SET EXERCISE 1: Reproduce the Teespring article starting at "The move out" and ending at "an  e-commerce service.", switching "San Francisco" to "Seattle".

PASSAGE PROVIDED:
========================
As GoLocal Reported in January, 2014, "Teespring is going big time. BIG TIME," says Betaspring's Melissa Withers. "It's amazing to have a top tier company in our midst." Betaspring, which has been incubating start-up companies in Rhode Island for a decade now, is not only bullish on its tees, but on its culture.

RI Loss

The move out of Providence has been ongoing since they received the two rounds of Venture funding over the past 18 months. Leadership has been emigrating to San Francisco and a big blow for Providence was in May when Teespring Inc. hired EBay Inc. exec Robert Chatwani as chief revenue and marketing officer.  He is San Francisco based and it was reaffirmation of the bigger play for the company to take their strategy and competency and expand it to other vertical lines and be an  e-commerce service.

“We’d like to express our thanks and appreciation to the talented team members in Rhode Island who helped Teespring get to where it is today. Restructuring our Providence office was a difficult decision. However, we believe that our new team structure – reflecting expansion in our San Francisco and Kentucky locations – enables us to better serve our customers and organize Teespring for our next phase of growth,” a company spokesperson told TechCrunch.

Kentucky Win

On Wednesday, Kentucky officials were celebrating the nearly 300 new jobs that are moving to northern Kentucky. Gov. Steve Beshear announced Teespring's plans to open a new facility in Hebron.

The move to Kentucky includes an investment of nearly $22 million into the project.

“The Commonwealth is excited to welcome Teespring and its plans for nearly 300 new jobs with the location of its production facility in northern Kentucky,” said Beshear. “Kentucky continues to prove it is an ideal location for national companies, and this project is yet another great illustration of our success.”

“Teespring is very excited to launch our first production and fulfillment facility in northern Kentucky,” said Walker Williams, CEO of Teespring. “We believe the talent in this area in the fields of technology, maintenance, production and fulfillment, combined with the cultural alignment of Teespring and the community, lends itself to the perfect opportunity of creating a world-class facility.”
========================
DATA RECORDS:
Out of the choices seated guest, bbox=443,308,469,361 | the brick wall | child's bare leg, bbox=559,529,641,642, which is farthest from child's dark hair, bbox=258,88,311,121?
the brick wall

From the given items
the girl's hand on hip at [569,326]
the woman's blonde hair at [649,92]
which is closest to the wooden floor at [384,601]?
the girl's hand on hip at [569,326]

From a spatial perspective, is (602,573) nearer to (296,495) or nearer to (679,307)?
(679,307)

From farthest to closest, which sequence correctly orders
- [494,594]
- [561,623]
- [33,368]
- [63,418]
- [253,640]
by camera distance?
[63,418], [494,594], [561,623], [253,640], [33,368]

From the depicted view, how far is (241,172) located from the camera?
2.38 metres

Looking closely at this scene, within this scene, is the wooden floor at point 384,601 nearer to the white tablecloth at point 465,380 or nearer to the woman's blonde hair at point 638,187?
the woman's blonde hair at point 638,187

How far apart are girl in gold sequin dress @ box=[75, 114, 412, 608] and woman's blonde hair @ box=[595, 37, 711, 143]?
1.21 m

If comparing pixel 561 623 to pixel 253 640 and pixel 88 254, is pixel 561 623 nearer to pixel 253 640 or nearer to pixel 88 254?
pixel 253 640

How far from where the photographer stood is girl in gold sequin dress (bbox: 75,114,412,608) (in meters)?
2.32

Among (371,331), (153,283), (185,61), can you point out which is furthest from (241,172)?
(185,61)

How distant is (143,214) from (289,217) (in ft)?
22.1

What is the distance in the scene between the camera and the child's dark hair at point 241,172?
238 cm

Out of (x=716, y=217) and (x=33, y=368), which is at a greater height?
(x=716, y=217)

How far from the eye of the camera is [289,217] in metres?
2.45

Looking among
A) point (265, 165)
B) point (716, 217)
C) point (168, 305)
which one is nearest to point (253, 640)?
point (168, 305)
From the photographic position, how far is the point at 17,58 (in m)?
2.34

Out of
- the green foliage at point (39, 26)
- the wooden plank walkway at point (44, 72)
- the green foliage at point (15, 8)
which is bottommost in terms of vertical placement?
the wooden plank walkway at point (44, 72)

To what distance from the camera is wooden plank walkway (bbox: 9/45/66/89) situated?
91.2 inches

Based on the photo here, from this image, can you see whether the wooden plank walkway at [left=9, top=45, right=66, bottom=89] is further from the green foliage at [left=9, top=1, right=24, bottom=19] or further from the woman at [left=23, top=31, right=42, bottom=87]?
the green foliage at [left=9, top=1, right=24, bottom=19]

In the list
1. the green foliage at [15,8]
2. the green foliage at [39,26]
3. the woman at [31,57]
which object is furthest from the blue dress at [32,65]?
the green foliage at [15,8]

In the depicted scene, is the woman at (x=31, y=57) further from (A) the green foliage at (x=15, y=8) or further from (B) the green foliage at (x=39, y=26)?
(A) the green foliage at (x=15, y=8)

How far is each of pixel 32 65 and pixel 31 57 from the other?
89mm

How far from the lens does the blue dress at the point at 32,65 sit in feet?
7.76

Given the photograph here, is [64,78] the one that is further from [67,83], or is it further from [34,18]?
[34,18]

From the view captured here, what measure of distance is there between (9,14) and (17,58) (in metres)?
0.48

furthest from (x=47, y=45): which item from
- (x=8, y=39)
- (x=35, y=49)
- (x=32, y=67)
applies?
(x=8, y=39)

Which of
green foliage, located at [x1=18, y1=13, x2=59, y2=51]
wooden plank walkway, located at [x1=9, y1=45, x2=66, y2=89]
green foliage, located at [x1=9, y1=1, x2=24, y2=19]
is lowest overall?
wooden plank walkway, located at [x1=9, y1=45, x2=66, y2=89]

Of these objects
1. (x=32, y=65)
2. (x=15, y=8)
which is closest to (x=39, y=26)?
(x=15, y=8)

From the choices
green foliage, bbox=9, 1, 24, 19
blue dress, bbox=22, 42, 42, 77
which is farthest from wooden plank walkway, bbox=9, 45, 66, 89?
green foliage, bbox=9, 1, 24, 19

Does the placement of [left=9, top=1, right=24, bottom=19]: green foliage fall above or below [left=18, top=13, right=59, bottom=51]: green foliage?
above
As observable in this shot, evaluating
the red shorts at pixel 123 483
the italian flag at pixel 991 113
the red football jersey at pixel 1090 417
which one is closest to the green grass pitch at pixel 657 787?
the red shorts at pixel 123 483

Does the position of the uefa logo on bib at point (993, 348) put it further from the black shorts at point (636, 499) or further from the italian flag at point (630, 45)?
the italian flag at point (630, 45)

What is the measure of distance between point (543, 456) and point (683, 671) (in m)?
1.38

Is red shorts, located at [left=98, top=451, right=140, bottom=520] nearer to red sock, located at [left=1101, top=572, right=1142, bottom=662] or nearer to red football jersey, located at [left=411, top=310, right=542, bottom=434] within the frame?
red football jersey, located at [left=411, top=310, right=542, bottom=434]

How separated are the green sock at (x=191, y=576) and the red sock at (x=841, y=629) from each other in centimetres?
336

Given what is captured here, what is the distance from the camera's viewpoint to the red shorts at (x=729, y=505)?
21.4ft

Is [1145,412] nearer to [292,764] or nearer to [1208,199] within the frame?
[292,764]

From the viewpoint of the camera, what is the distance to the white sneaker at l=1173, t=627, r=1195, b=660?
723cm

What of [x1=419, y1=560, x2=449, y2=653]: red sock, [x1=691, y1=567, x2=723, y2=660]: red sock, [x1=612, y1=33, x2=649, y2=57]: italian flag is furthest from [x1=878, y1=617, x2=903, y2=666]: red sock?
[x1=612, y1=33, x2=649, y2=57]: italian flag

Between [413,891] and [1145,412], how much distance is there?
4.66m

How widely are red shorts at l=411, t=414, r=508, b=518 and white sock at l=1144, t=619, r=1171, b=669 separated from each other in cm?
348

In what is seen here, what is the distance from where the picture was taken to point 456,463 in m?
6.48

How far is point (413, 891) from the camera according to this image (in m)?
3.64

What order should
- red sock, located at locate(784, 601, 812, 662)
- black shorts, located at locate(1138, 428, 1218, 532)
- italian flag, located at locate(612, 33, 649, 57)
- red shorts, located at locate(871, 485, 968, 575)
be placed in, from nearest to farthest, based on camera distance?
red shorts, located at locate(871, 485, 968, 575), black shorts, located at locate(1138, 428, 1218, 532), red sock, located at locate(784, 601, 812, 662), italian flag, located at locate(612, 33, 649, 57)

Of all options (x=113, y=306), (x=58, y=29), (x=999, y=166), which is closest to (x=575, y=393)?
========================
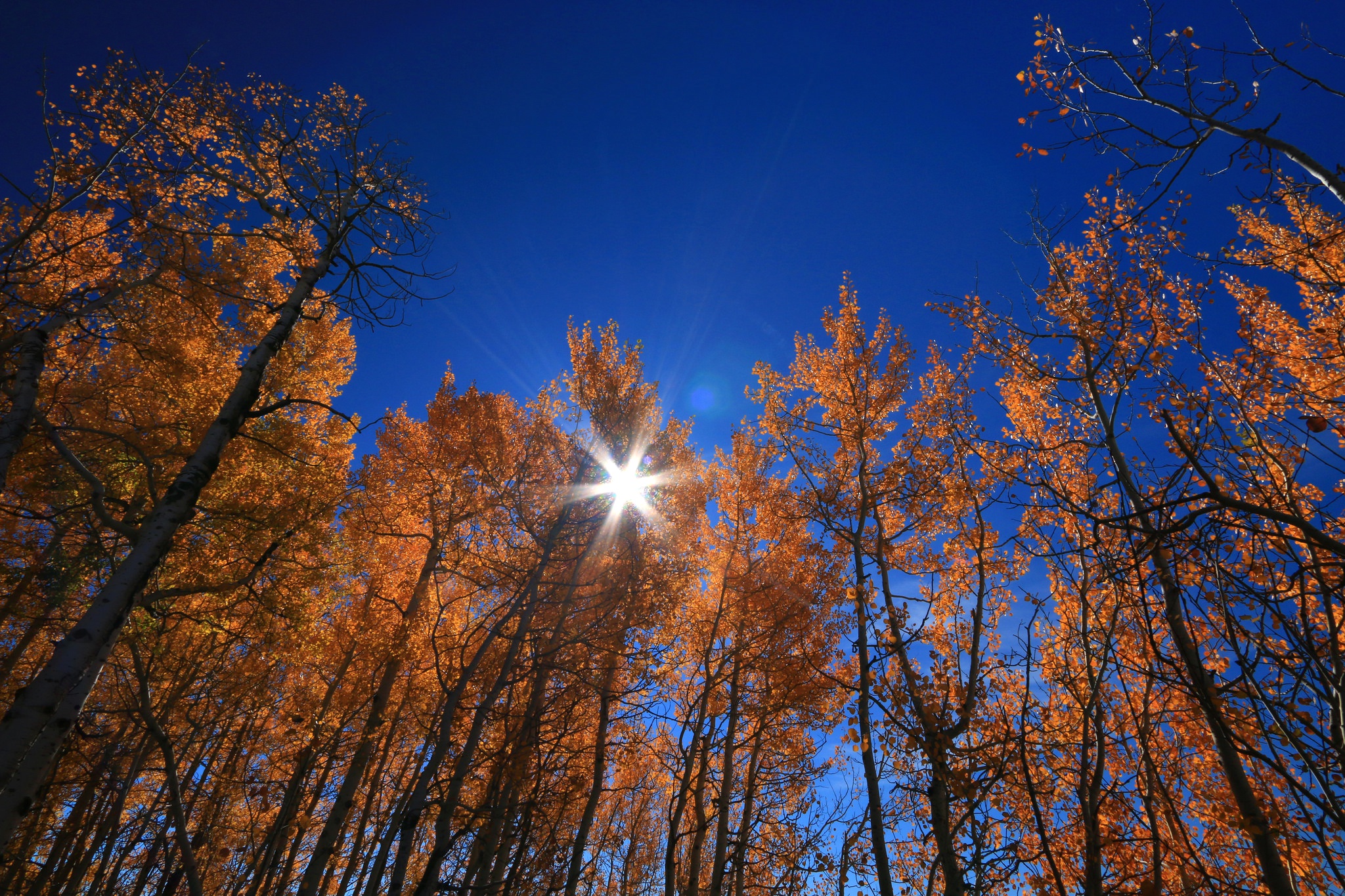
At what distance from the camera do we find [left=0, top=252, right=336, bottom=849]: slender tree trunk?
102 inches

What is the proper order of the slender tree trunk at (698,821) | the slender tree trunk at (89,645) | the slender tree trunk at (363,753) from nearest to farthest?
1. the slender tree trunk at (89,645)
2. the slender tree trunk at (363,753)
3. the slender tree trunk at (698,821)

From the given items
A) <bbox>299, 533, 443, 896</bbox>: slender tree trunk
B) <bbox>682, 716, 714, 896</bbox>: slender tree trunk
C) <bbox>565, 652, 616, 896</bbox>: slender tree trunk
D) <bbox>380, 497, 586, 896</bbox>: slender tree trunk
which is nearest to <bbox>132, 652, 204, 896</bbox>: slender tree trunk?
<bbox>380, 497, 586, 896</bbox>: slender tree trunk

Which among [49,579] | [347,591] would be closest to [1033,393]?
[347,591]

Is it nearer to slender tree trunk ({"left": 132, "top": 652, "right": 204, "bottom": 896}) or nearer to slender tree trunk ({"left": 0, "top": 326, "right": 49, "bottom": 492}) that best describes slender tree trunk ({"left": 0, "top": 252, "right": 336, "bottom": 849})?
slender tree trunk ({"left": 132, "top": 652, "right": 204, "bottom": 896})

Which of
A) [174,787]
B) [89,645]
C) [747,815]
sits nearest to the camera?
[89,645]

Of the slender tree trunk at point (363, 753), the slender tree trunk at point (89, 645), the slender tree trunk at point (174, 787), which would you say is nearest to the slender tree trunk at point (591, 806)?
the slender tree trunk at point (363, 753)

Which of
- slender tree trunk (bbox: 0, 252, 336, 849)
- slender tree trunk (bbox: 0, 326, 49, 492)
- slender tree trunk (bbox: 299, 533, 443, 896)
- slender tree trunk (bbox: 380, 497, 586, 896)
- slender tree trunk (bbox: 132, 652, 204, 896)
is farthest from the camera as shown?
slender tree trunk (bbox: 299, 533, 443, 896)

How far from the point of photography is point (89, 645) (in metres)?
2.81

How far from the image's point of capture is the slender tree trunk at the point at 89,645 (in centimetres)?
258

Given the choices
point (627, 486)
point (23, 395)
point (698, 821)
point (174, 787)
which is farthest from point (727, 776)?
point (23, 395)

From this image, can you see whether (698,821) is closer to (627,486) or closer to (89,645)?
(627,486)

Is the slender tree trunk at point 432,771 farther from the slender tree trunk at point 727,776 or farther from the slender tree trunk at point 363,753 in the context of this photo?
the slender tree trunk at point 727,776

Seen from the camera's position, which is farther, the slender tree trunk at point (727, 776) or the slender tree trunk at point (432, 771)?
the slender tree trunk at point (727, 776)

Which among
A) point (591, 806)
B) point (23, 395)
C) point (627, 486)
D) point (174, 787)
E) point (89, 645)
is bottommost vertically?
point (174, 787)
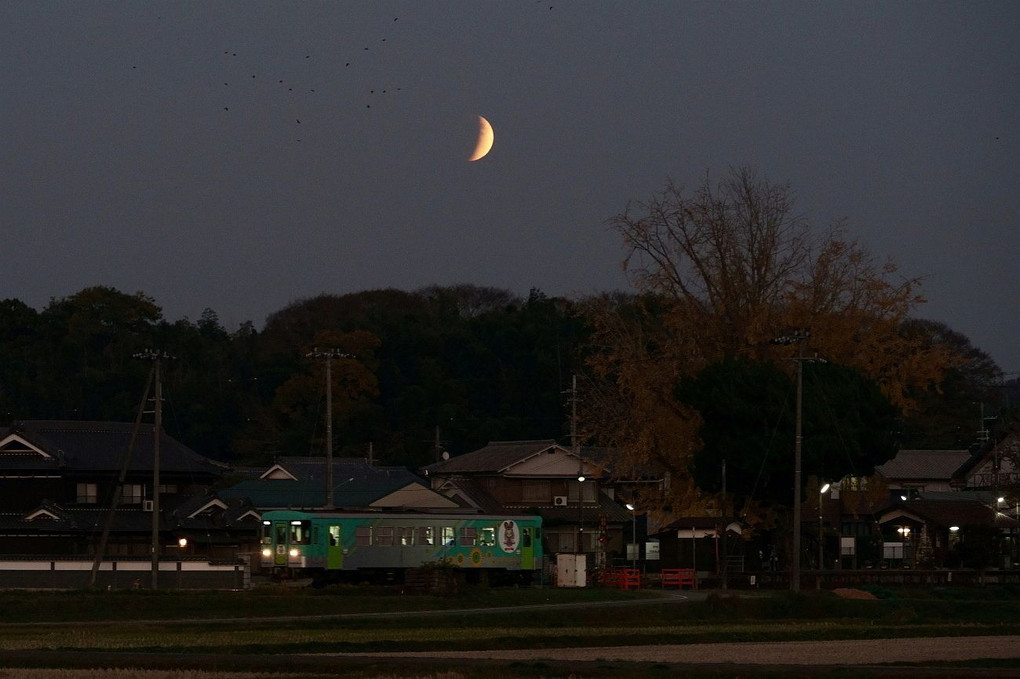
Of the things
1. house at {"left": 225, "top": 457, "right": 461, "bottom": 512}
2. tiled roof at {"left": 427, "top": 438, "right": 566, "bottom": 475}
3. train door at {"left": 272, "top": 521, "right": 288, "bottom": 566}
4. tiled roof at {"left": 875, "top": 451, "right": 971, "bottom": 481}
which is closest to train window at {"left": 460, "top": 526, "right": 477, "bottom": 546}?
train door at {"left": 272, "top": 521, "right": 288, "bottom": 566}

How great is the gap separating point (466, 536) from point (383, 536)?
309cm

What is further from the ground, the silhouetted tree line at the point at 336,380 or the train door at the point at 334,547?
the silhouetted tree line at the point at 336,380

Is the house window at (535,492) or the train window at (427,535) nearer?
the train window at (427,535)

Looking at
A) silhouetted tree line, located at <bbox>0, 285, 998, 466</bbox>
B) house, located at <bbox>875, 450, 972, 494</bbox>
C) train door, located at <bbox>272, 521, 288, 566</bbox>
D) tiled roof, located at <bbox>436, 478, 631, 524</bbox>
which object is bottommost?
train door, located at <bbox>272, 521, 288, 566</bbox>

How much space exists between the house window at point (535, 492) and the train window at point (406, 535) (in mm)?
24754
========================
SET EXERCISE 2: Rewrite the entries as a numbered list without blank lines, starting at the line containing "Looking among" and ending at the line containing "91.2 inches".

EXERCISE ANSWER 1:
The move out of Providence has been ongoing since they received the two rounds of Venture funding over the past 18 months. Leadership has been emigrating to Seattle and a big blow for Providence was in May when Teespring Inc. hired EBay Inc. exec Robert Chatwani as chief revenue and marketing officer.  He is Seattle based and it was reaffirmation of the bigger play for the company to take their strategy and competency and expand it to other vertical lines and be an  e-commerce service.

EXERCISE ANSWER 2:
1. Looking among
2. A) point (265, 165)
3. B) point (716, 217)
4. C) point (168, 305)
5. which one is nearest to point (253, 640)?
6. point (168, 305)
7. From the photographic position, how far is the point at 17,58 (in m)?
8. 2.34
9. Out of
10. - the green foliage at point (39, 26)
11. - the wooden plank walkway at point (44, 72)
12. - the green foliage at point (15, 8)
13. which is bottommost in terms of vertical placement?
14. the wooden plank walkway at point (44, 72)
15. To what distance from the camera is wooden plank walkway (bbox: 9/45/66/89) situated?
16. 91.2 inches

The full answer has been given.